The annual Fisheries Supply Swap meet is over. Sellers will setup the night before and camp out. Buyers will wake up before the sun rises, 4:00am or earlier, so they can grab the best deals. Rachel and I tried to get there around 7:00am - late enough to get some good sleep, but early enough to find some deals. It was a bright morning. One of those early Spring mornings where the sky is all blue, and the wind is still. The dew had yet to evaporate and the glare from the sun blinded us whichever way we looked. I love those mornings. I love the sun. I love the stillness.
We found some deals too. The first stand that we stopped at had some brand new marine speakers that I snagged for $15. Those will be great in the cockpit this summer. We found some recessed LED lights - regularly priced as "too expensive for me." For $40 I bought an old baby blue folding bicycle. The rubber tires were cracking a bit, it needed a new chain, and the gear shifting cable was stuck - but a new one can cost $1,000. A folding bike will allow me to through it below on the boat and easily bring it ashore to go exploring. Other things I bought: dehumidifier ($25), sewing palm for repairing sails ($5), a tether to keep me tied to the boat ($5), some tubes to re-plumb my manual bilge pump, and a half broken Autopilot for $20 (I have another half broken one that I'm hoping to Frankenstein into working).

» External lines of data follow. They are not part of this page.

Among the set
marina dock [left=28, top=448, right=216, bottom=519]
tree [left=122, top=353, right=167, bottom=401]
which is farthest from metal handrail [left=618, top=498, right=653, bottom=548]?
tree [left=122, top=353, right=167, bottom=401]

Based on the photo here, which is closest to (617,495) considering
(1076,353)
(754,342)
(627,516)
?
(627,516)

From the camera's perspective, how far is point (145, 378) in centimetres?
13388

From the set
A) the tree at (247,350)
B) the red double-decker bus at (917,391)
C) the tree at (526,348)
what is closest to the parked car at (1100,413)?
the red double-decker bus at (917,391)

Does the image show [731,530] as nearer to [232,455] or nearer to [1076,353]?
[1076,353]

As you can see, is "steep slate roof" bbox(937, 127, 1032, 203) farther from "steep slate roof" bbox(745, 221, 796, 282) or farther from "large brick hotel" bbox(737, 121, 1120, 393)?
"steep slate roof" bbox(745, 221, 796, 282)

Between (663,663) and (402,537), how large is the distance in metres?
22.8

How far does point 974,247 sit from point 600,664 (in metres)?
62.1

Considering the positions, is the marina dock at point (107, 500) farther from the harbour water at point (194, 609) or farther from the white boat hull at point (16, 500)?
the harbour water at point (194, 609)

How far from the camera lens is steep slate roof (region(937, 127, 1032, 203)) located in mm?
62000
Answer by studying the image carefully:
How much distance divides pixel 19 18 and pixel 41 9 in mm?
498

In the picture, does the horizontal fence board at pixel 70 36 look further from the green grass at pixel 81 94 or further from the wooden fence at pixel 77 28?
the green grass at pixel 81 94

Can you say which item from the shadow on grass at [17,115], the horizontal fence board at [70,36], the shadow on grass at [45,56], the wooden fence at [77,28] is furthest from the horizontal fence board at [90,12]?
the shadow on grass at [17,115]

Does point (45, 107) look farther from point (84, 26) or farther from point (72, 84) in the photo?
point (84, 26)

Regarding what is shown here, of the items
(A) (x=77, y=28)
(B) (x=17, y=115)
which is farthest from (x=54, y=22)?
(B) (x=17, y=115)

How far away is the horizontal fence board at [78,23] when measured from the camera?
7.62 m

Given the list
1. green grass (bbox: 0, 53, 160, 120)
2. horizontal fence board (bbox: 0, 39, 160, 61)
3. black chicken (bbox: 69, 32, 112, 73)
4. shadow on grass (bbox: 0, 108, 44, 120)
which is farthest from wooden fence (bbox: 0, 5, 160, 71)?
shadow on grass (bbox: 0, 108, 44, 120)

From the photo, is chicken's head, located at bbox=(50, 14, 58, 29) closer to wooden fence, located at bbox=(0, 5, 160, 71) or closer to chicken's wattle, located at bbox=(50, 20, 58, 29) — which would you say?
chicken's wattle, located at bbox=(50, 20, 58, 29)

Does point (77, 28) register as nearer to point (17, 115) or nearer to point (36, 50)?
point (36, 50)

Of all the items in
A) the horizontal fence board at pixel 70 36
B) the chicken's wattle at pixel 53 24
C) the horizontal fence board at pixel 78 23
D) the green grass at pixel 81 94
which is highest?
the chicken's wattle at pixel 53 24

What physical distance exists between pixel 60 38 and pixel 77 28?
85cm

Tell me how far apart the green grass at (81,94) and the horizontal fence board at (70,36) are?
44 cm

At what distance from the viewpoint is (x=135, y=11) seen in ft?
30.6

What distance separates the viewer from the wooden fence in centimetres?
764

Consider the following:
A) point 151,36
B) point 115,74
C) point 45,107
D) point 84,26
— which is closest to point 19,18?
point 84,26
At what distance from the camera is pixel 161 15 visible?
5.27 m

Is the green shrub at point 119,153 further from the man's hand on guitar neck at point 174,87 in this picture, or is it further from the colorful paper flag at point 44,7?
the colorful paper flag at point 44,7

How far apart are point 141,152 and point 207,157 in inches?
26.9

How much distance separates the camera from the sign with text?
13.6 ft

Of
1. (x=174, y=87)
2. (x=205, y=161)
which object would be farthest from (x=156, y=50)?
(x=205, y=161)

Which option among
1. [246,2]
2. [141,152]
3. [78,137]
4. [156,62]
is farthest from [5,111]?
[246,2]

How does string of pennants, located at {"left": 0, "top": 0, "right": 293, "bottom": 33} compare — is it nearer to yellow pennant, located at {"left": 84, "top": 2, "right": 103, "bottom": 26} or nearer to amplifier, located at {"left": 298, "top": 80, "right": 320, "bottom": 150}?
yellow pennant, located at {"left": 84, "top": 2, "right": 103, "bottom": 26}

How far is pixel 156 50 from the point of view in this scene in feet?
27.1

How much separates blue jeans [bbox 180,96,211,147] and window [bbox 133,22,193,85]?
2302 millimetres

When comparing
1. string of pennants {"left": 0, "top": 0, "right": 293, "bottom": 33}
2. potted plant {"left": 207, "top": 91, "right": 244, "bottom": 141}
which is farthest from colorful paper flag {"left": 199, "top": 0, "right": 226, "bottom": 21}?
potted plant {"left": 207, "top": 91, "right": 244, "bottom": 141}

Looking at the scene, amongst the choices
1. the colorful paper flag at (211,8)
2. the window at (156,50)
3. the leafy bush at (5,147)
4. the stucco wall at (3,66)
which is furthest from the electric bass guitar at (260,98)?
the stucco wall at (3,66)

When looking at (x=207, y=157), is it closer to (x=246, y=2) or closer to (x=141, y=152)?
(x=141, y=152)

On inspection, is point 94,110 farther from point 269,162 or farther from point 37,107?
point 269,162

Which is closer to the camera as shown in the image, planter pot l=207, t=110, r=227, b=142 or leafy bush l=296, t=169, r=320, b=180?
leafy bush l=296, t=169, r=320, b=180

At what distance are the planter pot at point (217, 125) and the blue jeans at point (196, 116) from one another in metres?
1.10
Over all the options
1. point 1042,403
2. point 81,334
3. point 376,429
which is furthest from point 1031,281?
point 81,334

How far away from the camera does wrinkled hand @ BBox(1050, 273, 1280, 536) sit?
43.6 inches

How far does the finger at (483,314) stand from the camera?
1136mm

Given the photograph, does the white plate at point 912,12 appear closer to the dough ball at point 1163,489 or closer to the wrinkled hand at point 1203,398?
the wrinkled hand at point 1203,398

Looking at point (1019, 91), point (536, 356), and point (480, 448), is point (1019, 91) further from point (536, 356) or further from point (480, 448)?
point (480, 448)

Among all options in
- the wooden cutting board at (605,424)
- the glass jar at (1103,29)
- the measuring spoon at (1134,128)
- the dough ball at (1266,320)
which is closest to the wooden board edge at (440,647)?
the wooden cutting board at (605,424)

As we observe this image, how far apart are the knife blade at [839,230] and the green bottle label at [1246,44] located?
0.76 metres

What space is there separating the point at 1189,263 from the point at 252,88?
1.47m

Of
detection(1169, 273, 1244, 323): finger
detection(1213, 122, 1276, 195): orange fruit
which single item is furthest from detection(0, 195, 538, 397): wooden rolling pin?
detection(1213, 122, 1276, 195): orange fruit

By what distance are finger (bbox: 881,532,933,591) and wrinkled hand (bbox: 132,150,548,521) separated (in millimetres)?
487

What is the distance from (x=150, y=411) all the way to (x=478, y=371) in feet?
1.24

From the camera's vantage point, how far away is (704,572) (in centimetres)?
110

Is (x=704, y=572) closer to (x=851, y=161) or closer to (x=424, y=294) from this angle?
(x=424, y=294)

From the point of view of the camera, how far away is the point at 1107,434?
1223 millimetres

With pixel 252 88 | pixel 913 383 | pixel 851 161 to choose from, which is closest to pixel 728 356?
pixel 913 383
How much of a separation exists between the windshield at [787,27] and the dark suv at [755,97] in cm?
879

Catch phrases like "the more I buy, the more I save" ran through my head. To balance that, the realization that the more I buy, the more boat projects that I acquire - meaning more work. If only you could buy more time at a swap meet. Fixing up the bike will take several hours.
Back a Rachel's Jeep, we stuffed everything in the back - and I mean stuffed. Mixed in with all the swap meet deals was the freshly cut foam that we had picked up a few days before. A whole Jeep full of projects for me. Even when I'm being careful the work piles up.